Biography

Elizabeth Kunoth Kngwarreye is an important Utopia artist who lives in Mosquito Bore, approximately 250 kilometers north-east of Alice Springs in the heart of the desert in the Northern Territory. Daughter of the late artist Nancy Petyarre and granddaughter of Emily Kame Kngwarreye, one of the most revered artists in Aboriginal art, Elizabeth is one of the keepers of the traditions of her people. With an arid climate, its territory experiences various seasons, notably that of the rains which allows the flora to bloom and adorn the landscape made of plains and rocky hills with multiple colors.

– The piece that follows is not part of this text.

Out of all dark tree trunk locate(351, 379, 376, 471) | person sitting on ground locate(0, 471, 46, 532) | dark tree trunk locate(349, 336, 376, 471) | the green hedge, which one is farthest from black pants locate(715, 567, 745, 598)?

The people who have lived there for thousands of years obtained through a hard struggle in 1979 the reappropriation of some 3,500 km2 of land on which their territory extends, in particular thanks to the commitment of Aboriginal women. It was they who were introduced to the art of batik on silk before men in the mid-1970s. This first use of a medium from another culture allowed them to begin to represent the major themes of sacred feminine ceremonies which are based on the representation of flora: yams, seeds and fruits that they find on their territory. When they began to paint, it was quite natural that they continued to magnify the theme of fertility. Contrary to what one might believe, although being semi-nomadic, the aboriginal people did not just move around to find food, they planted seeds themselves to facilitate the growth of edible plants. With this painting, Elizabeth Kunoth transcribes the sowing of the earth when women throw into the wind the seeds of a local species of yam which allows them to ensure their subsistence in the dry season. The thousands of carefully placed dots of different colors symbolize the movement of the seeds pushed by the wind and their sparkle under the rays of the sun.

She uses color to represent which yam seeds and leaves have dried and which are still soft. Yam is a tuber that is cooked over a wood fire. It has both nutritional value and spiritual significance. Elizabeth Kunoth stretches each point to give them an orientation. She also superimposes them in order to give a feeling of relief to her canvas. She thus establishes an optical dimension for the spectator who looks at her work.

Her works are also symbolic maps of her territory seen from the sky on which she decided to cover with droplets the paths taken by the ancestors of her people in order not to reveal sacred routes to the uninitiated that we are.

Elizabeth was a finalist in the 2013 Blake Prize, a finalist in the Art Gallery of New South Wales Wynne Prize for landscape painting in 2008 and 2010, and in 2008 she won the coveted Churchie Award.